------ MATERIAL PROPORCIONADO ------

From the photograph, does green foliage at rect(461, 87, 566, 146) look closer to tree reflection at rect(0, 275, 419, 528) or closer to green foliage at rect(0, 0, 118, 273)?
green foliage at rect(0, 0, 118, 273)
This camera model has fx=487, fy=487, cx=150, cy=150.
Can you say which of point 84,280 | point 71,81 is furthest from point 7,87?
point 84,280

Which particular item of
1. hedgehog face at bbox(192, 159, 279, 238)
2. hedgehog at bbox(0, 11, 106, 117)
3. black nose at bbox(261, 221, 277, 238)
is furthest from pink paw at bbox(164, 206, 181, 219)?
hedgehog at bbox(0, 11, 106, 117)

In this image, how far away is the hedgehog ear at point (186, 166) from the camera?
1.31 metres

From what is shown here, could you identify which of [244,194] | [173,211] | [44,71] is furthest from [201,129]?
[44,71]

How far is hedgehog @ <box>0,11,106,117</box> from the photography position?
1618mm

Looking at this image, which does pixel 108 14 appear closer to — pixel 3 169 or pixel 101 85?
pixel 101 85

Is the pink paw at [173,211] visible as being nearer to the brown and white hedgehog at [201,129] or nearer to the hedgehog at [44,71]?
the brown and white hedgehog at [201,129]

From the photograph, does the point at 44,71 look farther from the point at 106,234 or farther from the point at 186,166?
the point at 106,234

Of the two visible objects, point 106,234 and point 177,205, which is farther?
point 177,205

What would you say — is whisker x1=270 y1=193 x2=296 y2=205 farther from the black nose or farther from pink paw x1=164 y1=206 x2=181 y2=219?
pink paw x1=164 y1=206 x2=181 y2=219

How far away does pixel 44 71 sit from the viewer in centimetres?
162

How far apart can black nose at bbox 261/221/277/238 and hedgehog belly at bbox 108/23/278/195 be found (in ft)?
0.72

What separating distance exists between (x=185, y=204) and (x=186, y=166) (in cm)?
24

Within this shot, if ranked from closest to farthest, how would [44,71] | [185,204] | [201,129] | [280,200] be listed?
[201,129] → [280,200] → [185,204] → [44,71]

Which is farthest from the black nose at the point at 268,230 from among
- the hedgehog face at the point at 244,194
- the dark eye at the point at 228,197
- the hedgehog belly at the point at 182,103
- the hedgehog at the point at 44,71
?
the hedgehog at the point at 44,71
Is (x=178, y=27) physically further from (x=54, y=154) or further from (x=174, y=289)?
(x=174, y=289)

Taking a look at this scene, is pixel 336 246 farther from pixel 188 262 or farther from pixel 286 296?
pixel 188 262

------

▶ _LA TAREA_
Pasa todas las líneas del material anterior a una lista numerada y omite las que estén vacías.

▶ _RESPUESTA CORRECTA_
1. From the photograph, does green foliage at rect(461, 87, 566, 146) look closer to tree reflection at rect(0, 275, 419, 528) or closer to green foliage at rect(0, 0, 118, 273)?
2. green foliage at rect(0, 0, 118, 273)
3. This camera model has fx=487, fy=487, cx=150, cy=150.
4. Can you say which of point 84,280 | point 71,81 is furthest from point 7,87?
5. point 84,280
6. Which particular item of
7. 1. hedgehog face at bbox(192, 159, 279, 238)
8. 2. hedgehog at bbox(0, 11, 106, 117)
9. 3. black nose at bbox(261, 221, 277, 238)
10. is furthest from pink paw at bbox(164, 206, 181, 219)?
11. hedgehog at bbox(0, 11, 106, 117)
12. In this image, how far away is the hedgehog ear at point (186, 166) from the camera?
13. 1.31 metres
14. From what is shown here, could you identify which of [244,194] | [173,211] | [44,71] is furthest from [201,129]?
15. [44,71]
16. How far is hedgehog @ <box>0,11,106,117</box> from the photography position?
17. 1618mm
18. Looking at this image, which does pixel 108 14 appear closer to — pixel 3 169 or pixel 101 85?
19. pixel 101 85
20. Is the pink paw at [173,211] visible as being nearer to the brown and white hedgehog at [201,129] or nearer to the hedgehog at [44,71]?
21. the brown and white hedgehog at [201,129]
22. From the photograph, does the point at 44,71 look farther from the point at 106,234 or farther from the point at 186,166?
23. the point at 106,234
24. Of the two visible objects, point 106,234 and point 177,205, which is farther?
25. point 177,205
26. What would you say — is whisker x1=270 y1=193 x2=296 y2=205 farther from the black nose or farther from pink paw x1=164 y1=206 x2=181 y2=219?
27. pink paw x1=164 y1=206 x2=181 y2=219
28. How far away does pixel 44 71 sit from the viewer in centimetres?
29. 162
30. How far apart can black nose at bbox 261/221/277/238 and hedgehog belly at bbox 108/23/278/195 be found (in ft)?
31. 0.72
32. What separating distance exists between (x=185, y=204) and (x=186, y=166) (in cm)?
33. 24
34. Within this shot, if ranked from closest to farthest, how would [44,71] | [185,204] | [201,129] | [280,200] be listed?
35. [201,129] → [280,200] → [185,204] → [44,71]
36. Which is farthest from the black nose at the point at 268,230 from among
37. - the hedgehog face at the point at 244,194
38. - the dark eye at the point at 228,197
39. - the hedgehog belly at the point at 182,103
40. - the hedgehog at the point at 44,71
41. ?
42. the hedgehog at the point at 44,71
43. Is (x=178, y=27) physically further from (x=54, y=154) or further from (x=174, y=289)?
44. (x=174, y=289)
45. Taking a look at this scene, is pixel 336 246 farther from pixel 188 262 or farther from pixel 286 296?
46. pixel 188 262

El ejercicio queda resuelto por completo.